===== Extract

After owning 2 machines with EPS I wouldn't even consider one without it. It really pays off for slow speed maneuvering


----------



## xpedition (Mar 26, 2015)

Redball409 said:


> Lots of great quads out there. Pick one that fits YOUR needs.
> You do not need a 700 engine for pulling deer or 2 or dragging a harrow.
> Personally, I do not like cvt drives but do like independent rear suspension.
> Of your short list, my preference is a Foreman. Some have the ESP option. Great little workhorse.


It’s maybe a 2,000$ difference between a 450 and 700 Kodiak. Why not get the one with the bigger engine? There will come a day that you need that extra power and be glad you did. Love my 700 grizzly. I’ll never get rid of it. Unless for another grizz


----------



## Bigeclipse (Jul 7, 2013)

==========

- Exercise objective
Please return, word for word, the part of the quad forum thread that starts at "After owning 2" and stops after "(Mar 26, 2015)". The data have no connection to the quad forum thread.

===== Stored data

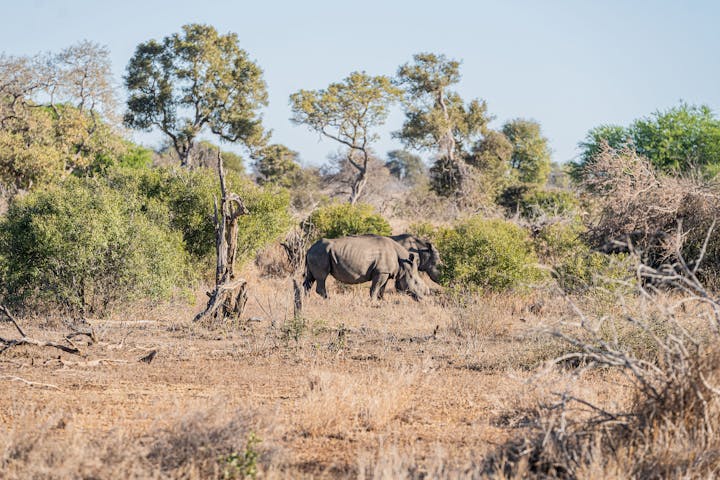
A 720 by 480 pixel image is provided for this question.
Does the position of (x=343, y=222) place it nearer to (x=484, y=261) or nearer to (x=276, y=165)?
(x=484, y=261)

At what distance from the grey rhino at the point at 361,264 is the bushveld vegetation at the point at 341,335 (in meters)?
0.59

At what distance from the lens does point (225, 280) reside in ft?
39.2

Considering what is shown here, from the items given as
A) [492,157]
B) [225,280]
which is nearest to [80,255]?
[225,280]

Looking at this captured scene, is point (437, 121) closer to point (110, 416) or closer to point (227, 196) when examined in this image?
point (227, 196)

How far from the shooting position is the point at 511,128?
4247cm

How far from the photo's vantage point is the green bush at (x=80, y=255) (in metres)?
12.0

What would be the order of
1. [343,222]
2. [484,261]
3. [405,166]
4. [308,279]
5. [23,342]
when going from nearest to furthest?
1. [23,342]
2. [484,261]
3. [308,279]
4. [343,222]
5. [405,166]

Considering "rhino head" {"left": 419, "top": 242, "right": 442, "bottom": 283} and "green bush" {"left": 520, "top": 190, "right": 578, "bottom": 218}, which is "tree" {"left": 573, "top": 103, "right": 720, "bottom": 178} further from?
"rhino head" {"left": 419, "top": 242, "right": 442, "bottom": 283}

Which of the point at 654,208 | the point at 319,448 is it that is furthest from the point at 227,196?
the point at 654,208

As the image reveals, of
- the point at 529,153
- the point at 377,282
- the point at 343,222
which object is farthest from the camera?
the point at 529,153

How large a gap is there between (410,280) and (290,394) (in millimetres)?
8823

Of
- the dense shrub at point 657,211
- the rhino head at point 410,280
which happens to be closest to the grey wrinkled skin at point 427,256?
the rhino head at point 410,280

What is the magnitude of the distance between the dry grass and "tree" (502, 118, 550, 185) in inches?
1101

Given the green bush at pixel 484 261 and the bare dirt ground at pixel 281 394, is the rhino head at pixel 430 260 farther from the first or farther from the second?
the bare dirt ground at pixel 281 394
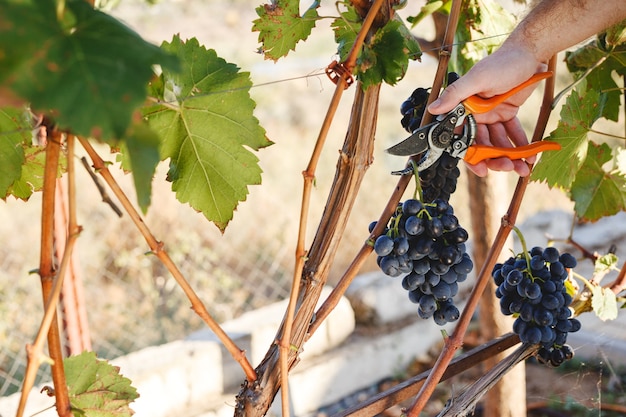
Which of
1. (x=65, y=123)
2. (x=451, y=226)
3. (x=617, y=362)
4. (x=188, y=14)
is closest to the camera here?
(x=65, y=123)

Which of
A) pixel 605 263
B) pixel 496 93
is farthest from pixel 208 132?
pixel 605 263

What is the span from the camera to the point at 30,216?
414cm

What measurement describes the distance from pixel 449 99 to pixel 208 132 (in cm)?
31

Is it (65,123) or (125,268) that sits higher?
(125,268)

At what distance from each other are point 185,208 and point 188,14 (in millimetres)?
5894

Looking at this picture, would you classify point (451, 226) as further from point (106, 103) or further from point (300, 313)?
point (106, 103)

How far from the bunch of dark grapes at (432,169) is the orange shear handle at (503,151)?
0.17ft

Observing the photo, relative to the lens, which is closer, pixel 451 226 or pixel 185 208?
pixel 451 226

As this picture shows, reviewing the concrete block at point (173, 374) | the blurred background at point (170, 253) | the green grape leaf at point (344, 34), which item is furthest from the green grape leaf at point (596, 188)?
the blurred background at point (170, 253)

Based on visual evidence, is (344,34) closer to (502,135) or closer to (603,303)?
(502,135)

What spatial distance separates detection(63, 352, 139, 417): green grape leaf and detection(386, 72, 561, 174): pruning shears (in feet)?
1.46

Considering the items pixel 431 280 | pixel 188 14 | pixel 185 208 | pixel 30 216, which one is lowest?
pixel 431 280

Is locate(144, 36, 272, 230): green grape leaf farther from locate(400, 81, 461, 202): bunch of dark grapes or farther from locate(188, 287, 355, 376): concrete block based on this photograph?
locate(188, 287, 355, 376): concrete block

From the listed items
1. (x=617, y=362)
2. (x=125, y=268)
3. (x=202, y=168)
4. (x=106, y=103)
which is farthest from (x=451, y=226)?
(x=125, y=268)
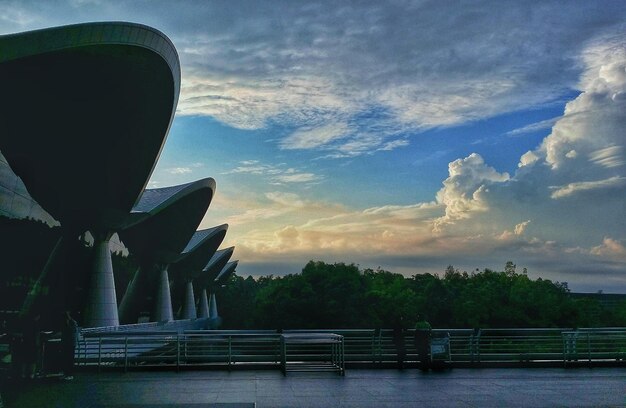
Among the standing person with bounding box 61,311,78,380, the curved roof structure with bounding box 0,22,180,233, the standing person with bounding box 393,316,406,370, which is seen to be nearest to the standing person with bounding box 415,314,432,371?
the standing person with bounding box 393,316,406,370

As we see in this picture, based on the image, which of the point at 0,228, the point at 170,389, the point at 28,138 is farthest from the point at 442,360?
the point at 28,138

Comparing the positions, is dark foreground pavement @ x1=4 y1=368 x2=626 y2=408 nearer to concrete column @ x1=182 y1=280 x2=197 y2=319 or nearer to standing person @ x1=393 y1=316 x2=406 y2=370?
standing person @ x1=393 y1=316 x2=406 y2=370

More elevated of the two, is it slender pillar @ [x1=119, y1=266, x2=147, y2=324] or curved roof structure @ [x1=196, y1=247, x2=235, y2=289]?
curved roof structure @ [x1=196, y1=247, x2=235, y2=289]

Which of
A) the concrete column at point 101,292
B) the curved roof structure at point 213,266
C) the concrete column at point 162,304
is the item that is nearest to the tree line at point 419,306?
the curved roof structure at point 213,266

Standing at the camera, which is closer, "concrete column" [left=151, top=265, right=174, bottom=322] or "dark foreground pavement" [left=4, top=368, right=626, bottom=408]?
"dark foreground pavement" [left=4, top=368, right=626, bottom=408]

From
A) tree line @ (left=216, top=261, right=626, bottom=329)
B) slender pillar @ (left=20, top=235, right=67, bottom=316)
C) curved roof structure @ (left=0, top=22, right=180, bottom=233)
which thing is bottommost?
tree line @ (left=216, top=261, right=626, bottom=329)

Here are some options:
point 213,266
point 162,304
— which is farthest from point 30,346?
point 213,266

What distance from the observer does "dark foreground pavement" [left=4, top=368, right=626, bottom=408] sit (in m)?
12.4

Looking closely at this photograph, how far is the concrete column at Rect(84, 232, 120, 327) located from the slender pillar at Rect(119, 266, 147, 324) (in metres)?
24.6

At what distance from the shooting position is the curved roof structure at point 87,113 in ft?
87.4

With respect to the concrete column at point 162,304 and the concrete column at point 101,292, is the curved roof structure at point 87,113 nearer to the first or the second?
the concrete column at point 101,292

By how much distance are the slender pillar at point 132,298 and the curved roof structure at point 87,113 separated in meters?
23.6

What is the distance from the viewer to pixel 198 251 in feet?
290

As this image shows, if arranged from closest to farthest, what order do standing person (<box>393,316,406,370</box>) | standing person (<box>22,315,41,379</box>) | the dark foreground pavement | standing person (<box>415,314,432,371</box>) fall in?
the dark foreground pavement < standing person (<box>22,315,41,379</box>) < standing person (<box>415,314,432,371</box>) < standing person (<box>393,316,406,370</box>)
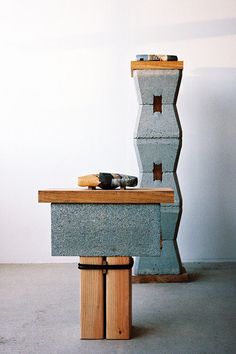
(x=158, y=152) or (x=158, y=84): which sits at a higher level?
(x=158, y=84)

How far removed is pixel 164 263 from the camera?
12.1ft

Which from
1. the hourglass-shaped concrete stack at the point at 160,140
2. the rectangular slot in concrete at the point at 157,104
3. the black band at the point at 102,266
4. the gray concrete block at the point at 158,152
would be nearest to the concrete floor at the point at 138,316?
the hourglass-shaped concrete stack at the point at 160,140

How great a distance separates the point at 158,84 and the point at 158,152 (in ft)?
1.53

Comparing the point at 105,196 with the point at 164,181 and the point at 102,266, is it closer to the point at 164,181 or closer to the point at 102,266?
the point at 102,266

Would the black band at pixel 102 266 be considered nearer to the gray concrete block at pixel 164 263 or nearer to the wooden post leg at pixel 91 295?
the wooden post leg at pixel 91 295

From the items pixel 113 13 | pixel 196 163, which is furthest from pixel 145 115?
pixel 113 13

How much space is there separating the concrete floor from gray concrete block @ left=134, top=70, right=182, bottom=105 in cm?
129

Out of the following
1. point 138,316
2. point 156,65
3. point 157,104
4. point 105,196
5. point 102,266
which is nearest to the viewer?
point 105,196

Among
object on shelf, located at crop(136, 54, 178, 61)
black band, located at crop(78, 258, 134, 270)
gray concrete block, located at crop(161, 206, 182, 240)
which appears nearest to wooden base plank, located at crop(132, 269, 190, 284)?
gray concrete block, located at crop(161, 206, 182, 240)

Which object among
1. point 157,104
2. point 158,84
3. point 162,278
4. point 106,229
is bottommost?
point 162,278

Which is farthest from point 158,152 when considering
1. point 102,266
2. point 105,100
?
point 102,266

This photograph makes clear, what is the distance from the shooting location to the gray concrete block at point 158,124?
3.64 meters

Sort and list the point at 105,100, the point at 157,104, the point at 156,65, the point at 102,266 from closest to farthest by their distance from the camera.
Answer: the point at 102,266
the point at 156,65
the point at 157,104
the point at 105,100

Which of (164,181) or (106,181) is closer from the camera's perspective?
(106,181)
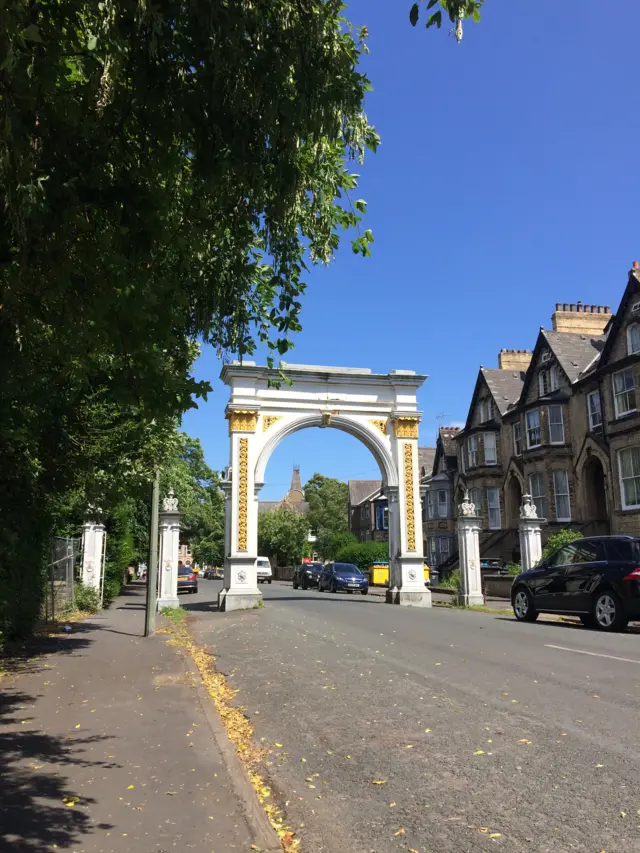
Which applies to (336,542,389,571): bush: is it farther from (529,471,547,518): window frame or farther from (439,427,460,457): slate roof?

==========

- Solution for this problem
After owning 2 machines with EPS I wouldn't even consider one without it. It really pays off for slow speed maneuvering


----------



## xpedition (Mar 26, 2015)